At the heart of their methodology is EchoSegnet, a training-free 3D segmentation approach that capitalizes on existing pretrained 2D audio-visual foundation models. This method involves several key steps:

  • It initially uses 2D foundation models to identify sounding object masks from input RGB frames.
  • These 2D masks are then translated into a 3D representation via Gaussian Splatting (3D-GS), creating a consistent multi-view 3D segmentation.
  • To refine the initial 3D segmentation, an Audio-Informed Spatial Refinement Module (AISRM) is introduced, which leverages spatial audio to enhance segmentation accuracy, particularly in multi-instance scenarios where noise and occlusion are prevalent.

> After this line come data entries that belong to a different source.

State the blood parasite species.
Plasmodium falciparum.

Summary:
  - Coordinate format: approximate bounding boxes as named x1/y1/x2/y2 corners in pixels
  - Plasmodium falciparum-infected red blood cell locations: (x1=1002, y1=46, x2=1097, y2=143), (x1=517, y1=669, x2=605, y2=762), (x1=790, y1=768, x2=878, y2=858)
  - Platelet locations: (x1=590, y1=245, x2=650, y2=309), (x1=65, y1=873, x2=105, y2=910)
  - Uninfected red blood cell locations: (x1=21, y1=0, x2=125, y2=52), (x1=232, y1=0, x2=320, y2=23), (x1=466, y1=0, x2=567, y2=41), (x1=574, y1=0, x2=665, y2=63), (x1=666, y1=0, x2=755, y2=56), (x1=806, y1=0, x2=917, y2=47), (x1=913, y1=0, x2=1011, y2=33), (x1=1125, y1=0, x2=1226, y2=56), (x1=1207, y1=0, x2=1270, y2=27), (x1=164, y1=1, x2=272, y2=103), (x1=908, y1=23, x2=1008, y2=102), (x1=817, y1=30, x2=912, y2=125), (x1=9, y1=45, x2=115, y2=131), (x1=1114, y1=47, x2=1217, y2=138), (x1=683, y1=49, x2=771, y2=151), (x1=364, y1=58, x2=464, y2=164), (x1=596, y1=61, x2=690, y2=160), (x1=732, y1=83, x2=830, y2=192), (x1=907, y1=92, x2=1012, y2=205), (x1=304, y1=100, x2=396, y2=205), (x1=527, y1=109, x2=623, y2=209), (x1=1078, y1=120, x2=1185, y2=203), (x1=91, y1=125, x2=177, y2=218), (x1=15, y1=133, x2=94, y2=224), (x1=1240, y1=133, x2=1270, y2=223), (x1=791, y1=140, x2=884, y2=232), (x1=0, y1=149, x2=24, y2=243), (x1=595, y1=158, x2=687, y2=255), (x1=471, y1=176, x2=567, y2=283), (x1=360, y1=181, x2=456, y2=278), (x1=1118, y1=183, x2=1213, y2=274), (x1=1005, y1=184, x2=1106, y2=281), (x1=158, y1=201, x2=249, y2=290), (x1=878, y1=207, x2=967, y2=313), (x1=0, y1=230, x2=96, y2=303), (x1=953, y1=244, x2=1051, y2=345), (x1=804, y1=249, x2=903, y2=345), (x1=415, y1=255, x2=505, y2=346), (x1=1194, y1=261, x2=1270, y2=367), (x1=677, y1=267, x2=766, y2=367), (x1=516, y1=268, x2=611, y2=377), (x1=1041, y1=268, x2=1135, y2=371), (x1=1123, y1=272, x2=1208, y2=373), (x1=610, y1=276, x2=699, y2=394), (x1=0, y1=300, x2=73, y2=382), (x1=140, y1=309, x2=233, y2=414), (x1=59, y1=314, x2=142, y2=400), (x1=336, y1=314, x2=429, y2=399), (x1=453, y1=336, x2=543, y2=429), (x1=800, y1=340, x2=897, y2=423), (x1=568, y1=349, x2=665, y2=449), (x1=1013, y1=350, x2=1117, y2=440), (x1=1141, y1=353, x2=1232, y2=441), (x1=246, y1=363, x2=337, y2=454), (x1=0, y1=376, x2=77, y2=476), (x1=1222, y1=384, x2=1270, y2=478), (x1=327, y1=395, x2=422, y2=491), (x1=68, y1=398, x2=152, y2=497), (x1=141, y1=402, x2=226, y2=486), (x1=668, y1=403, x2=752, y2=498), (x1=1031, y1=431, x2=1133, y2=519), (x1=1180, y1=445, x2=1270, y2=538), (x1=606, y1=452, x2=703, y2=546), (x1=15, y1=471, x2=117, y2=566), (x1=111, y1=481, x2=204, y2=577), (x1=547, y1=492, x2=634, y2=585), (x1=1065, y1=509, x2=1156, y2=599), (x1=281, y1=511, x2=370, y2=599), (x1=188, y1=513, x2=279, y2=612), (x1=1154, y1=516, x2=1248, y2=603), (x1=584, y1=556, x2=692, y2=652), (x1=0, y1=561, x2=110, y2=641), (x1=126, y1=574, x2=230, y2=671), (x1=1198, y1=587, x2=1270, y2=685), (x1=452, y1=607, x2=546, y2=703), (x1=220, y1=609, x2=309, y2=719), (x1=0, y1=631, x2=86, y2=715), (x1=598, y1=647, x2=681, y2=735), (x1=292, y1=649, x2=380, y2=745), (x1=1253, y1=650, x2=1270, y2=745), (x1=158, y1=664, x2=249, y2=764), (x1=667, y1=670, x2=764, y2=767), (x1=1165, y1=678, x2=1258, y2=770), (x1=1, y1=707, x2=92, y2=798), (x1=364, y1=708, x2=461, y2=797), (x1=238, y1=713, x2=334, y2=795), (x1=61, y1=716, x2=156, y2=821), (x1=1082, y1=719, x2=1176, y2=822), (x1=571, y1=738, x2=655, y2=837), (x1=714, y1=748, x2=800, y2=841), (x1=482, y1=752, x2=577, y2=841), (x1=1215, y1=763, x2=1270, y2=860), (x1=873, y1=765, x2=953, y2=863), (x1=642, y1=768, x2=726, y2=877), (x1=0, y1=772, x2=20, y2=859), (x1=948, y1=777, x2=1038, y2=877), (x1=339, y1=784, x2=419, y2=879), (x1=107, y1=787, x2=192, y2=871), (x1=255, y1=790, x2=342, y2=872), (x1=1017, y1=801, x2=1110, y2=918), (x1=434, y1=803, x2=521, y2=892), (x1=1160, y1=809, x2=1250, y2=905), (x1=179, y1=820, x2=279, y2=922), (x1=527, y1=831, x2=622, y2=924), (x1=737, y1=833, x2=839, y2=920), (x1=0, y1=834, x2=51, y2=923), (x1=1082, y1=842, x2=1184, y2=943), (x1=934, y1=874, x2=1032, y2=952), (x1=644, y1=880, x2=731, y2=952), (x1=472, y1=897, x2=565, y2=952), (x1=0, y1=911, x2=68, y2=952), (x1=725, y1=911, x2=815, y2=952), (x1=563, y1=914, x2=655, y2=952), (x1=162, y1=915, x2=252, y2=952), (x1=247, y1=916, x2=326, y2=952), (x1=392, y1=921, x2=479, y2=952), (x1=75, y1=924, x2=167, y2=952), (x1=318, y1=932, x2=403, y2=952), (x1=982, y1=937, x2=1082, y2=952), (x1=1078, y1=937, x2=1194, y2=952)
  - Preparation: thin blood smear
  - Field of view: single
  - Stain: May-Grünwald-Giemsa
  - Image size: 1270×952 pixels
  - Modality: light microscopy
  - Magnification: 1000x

The AISRM corrects ambiguous segmentations by utilizing spatial relationships and audio intensity maps, ensuring only the sound-emitting instances are accurately segmented.

Experimental Evaluation

The authors conduct comprehensive experiments on their novel benchmark, where EchoSegnet demonstrates superior performance in both single-instance and multi-instance settings compared to existing 2D AVS and SSL models. The effectiveness of the AISRM is highlighted through comparisons that show significant improvements in metrics such as mIoU and F-Score when AISRM is integrated into EchoSegnet.

Implications and Future Directions

The implications of this research are twofold: it contributes a robust 3D audio-visual segmentation framework that exploits spatial audio for more accurate 3D representations and provides a dataset that enables further research into embodied AI applications. Practically, this work suggests improvements for AI systems in navigation and interaction within 3D environments. Theoretically, it builds a bridge between 2D and 3D audio-visual understanding, expanding the scope of multimodal AI.

Future explorations might involve extending 3D AVS to incorporate more complex and dynamic acoustic scenarios, potentially involving moving sources and changing environments. Additionally, integrating EchoSegnet with other modalities or AI systems could enhance its applicability in domains beyond robotics and AR/VR.

In conclusion, "3D Audio-Visual Segmentation" presents a significant advancement in embodied AI by proposing methodologies and tools to bridge the current gap between 2D AVS and more sophisticated, spatially-aware 3D environments.